• [What you will do]
a: Please translate the sentence "Relationships are tricky, sticky stuff." from the blog post on relationships into Spanish.
b: Write the next part of the blog post on relationships, picking up after its final sentence.

• [Text for analysis]
************
Monday, March 7, 2016

Confrontation, Accountability, and Gossip

   Relationships are tricky, sticky stuff. There are intricacies that complicate various situations, so things are rarely black and white. Gray seems to be the name of relationships. Some aspects, anyway. There's no denying there are varying degrees of relationships, various depths of closeness that also affect how we handle the people around us. Hence the grays.
   Over the last two years since we moved to Virginia from New York, I have been blessed to meet so many wonderful people. Over these two years I have gotten to know many a bit better. Sometimes that has meant I chose to distance myself from them because of the ugliness I saw in them when I got to know their true hearts. Others have shown themselves to be so sweet and lovely, inside and out, I am always wishing I had more time to build deeper relationships with them. Relationships are really hard for me, but I do want them. BADLY. I'm just bad at hurling myself out there for them. My brain always says they must have enough friends already so they don't need me, what could I offer in their lives that they'd want to put the energy into a relationship with me anyway, when is it okay to open up and seek out help when I need it and not be seen as a needy, weepy burden, and  all sorts of other introvert thoughts. Maybe relationships aren't plagued with such thoughts for many others, but this is how my brain works. So I often sit back and watch. Hold back and wait. Serve and give any moment I have the opportunity, hoping it'll make me worthy of their effort in a relationship.
************
• [Dataset entries]
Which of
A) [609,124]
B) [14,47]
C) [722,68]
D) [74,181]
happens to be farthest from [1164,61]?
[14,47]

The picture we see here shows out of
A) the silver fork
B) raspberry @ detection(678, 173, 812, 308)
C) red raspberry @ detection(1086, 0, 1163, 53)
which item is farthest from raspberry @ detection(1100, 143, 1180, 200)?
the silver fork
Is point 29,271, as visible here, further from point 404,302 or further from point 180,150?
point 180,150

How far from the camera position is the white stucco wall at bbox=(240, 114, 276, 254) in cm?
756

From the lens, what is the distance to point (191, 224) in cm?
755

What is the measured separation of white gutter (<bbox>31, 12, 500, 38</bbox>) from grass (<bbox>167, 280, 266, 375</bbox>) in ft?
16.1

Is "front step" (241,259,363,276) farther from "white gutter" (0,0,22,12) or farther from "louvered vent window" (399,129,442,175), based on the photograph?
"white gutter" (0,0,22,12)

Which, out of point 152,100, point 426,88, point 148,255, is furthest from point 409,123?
************
• [Answer set]
a: Las relaciones son un asunto complicado y espinoso.

b:
   In this watching, waiting, and giving, I've been blessed and I've been burned. Haven't we all? I've seen a lot more happen, heard a lot more said than people probably realize because I don't often make it known that I am seeing and hearing it all. Is it the stoic, German, people-watcher in me, maybe? I come by it honestly, I think. One thing I'll never understand is why people can't just deal with stuff head-on. Why are we so terrified of confrontation? I am not. Anybody who knows me knows this is true. It's part of my filterless modus operandi. I don't shy away from confrontation, and I don't reject it. I like it. Can you imagine? I know that intimidates people, but here's the way I see it: If I'm doing something to upset you(or vice versa), it's not fair to either of us to say nothing. I will not know I'm doing anything wrong so I'm going to keep doing it, you're going to keep being upset, frustrated, offended, etc, and it's going to keep causing tension between us. There is one single solution: say something. Say it bluntly and say it respectfully. That gives you the release of being rid of the burden of frustration, and it gives me the opportunity to see the error in my actions, words, etc, and become a better person by realizing how I am affecting those around me. What's better, that's the biblical approach! To keep silent is a disservice to everyone.

"Don’t be secretly angry with your friend. If you have something against him, get it out into the open; otherwise you are also wrong." -Leviticus 19:17

No gray there! The trap so often found in society is to not only stay silent, but to chatter about your frustrations with one another to others. I cannot express enough how juvenile and unproductive this is. But we all do it. ALL.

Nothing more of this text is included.